List of tasks:
• a. In the DNS draft excerpt, which protocol is used for zone transfers?
• b. Reproduce the stretch of the DNS draft excerpt from "However, clients might" through "the following conditions.".

Document segment:
+---+

This draft is an attempt to document fixes for known DNS problems so people know what problems to watch out for and how to repair broken software.
DNS implements the classic request-response scheme of client-server interaction. UDP is, therefore, the chosen protocol for communication though TCP is used for zone transfers. The onus of requerying in case no response is seen in a "reasonable" period of time, lies with the client. Although RFC 1034 and 1035 do not recommend any retransmission policy, RFC 1035 does recommend that the resolvers should cycle through a list of servers. Both name servers and stub resolvers should, therefore, implement some kind of a retransmission policy based on round trip time estimates of the name servers. The client should back-off exponentially, probably to a maximum timeout value.
However, clients might not implement either of the two. They might not wait a sufficient amount of time before retransmitting or they might not back-off their inter-query times sufficiently.
Thus, what the server would see will be a series of queries from the same querying entity, spaced very close together. Of course, a correctly implemented server discards all duplicate queries but the queries contribute to wide-area traffic, nevertheless.
We classify a retransmission of a query as a pure Fast retry timeout problem when a series of query packets meet the following conditions.

+---+

Dataset:
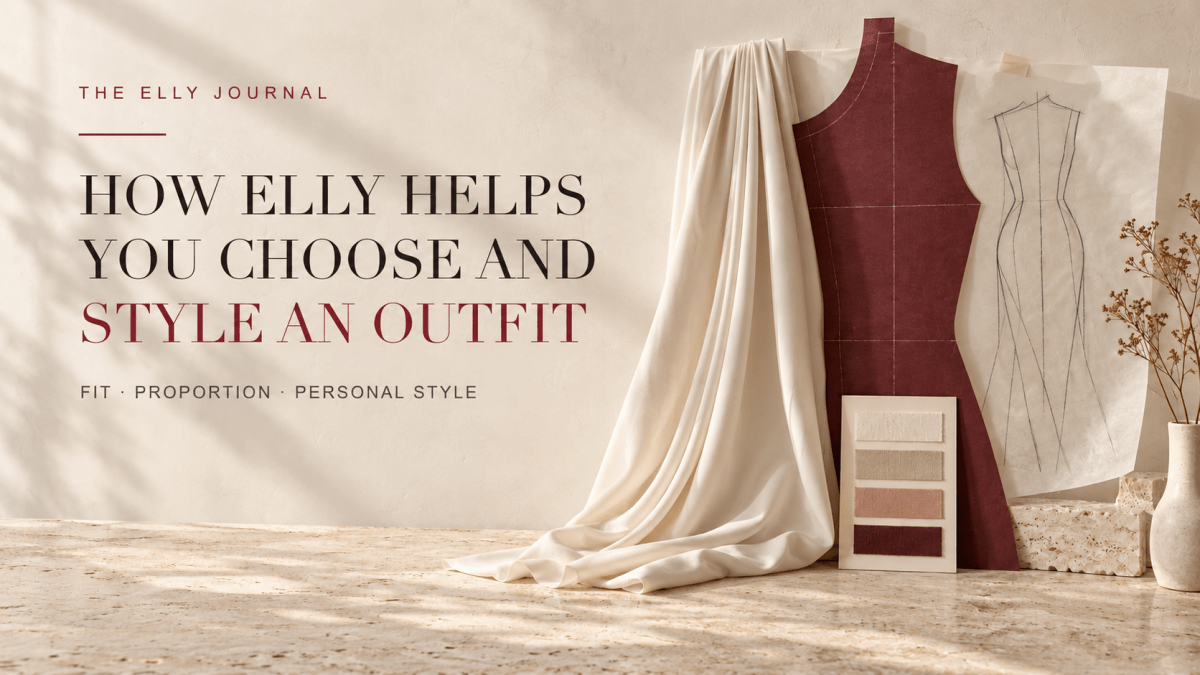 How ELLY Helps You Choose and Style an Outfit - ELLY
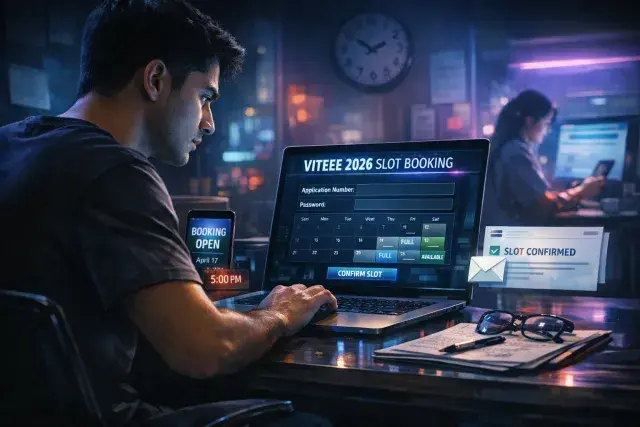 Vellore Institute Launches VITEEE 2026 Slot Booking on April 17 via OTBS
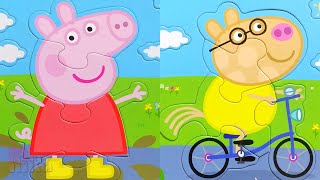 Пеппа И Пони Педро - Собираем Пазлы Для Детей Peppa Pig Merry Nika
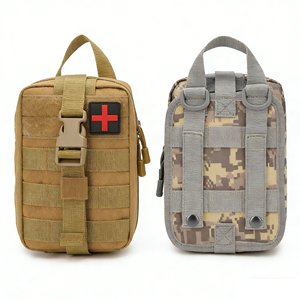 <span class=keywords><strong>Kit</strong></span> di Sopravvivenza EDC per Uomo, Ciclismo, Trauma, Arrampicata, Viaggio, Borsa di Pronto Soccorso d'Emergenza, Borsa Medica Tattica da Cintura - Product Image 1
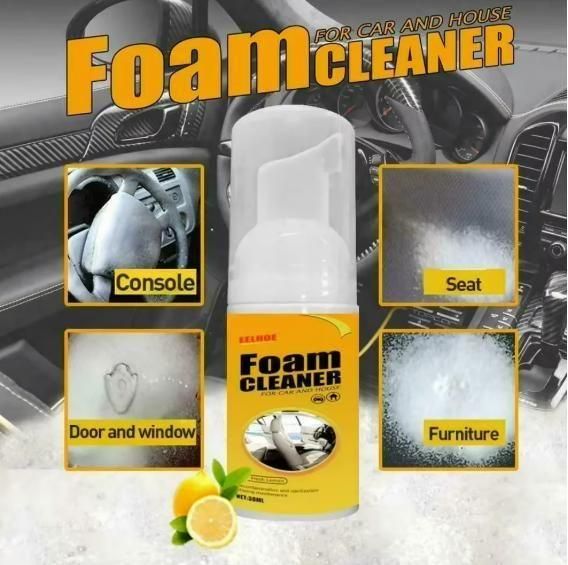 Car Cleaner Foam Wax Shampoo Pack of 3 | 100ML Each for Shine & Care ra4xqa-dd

+---+

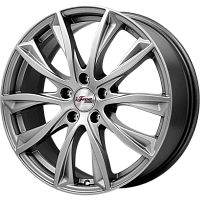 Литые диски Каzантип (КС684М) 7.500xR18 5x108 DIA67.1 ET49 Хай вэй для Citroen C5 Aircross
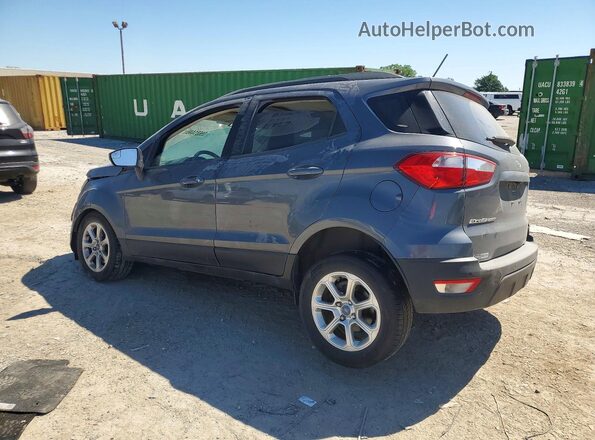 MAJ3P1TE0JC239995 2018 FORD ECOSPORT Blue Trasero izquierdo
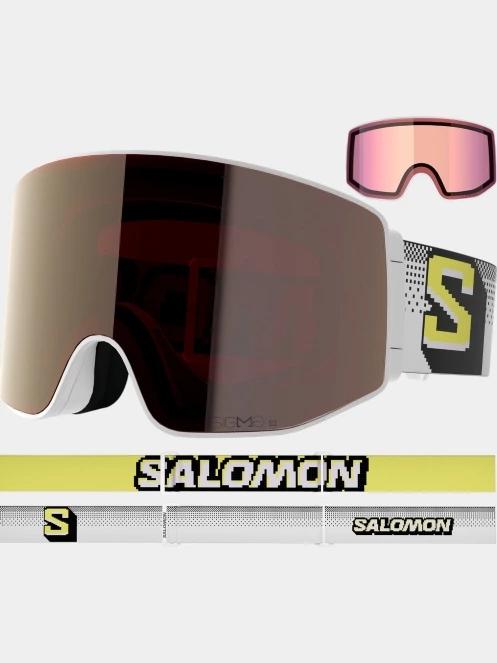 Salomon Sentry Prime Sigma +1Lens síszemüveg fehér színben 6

+---+

Answers provided:
• a. TCP

• b.
However, clients might not implement either of the two. They might not wait a sufficient amount of time before retransmitting or they might not back-off their inter-query times sufficiently.
Thus, what the server would see will be a series of queries from the same querying entity, spaced very close together. Of course, a correctly implemented server discards all duplicate queries but the queries contribute to wide-area traffic, nevertheless.
We classify a retransmission of a query as a pure Fast retry timeout problem when a series of query packets meet the following conditions.